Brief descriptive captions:
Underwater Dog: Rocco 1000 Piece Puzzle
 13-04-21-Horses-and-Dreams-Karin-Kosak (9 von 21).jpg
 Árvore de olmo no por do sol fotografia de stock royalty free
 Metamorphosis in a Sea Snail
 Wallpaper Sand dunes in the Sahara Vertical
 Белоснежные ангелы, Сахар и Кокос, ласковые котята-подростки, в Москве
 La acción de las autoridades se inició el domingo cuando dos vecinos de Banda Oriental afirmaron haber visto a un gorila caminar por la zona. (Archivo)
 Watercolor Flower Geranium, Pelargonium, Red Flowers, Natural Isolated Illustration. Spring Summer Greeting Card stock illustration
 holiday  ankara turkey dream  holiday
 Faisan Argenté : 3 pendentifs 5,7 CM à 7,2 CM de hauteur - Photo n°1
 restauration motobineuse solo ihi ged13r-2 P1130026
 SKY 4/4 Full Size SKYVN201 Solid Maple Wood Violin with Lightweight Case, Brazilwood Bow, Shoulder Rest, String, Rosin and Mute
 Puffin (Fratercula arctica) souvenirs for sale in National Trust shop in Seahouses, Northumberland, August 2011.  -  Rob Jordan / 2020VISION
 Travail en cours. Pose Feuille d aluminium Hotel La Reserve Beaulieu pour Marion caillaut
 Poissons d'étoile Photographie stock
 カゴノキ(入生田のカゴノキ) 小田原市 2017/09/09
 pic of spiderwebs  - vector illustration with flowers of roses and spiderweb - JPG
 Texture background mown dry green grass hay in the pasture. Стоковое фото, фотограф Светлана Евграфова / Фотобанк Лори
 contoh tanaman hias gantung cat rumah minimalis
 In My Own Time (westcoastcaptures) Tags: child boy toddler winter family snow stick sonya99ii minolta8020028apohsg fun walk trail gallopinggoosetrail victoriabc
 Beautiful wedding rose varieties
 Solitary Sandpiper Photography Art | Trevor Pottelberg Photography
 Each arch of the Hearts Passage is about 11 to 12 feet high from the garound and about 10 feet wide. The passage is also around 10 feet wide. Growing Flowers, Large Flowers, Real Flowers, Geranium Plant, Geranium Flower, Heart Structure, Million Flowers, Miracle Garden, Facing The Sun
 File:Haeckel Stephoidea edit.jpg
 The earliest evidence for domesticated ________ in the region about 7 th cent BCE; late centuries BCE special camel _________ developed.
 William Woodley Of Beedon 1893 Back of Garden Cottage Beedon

== What you need to do ==
Of all the entries above, output exactly the lines between the one holding "カゴノキ(入生田のカゴノキ) 小田原市 2017/09/09" and the one holding "In My Own Time", inclusive.

== Solution to the problem ==
 カゴノキ(入生田のカゴノキ) 小田原市 2017/09/09
 pic of spiderwebs  - vector illustration with flowers of roses and spiderweb - JPG
 Texture background mown dry green grass hay in the pasture. Стоковое фото, фотограф Светлана Евграфова / Фотобанк Лори
 contoh tanaman hias gantung cat rumah minimalis
 In My Own Time (westcoastcaptures) Tags: child boy toddler winter family snow stick sonya99ii minolta8020028apohsg fun walk trail gallopinggoosetrail victoriabc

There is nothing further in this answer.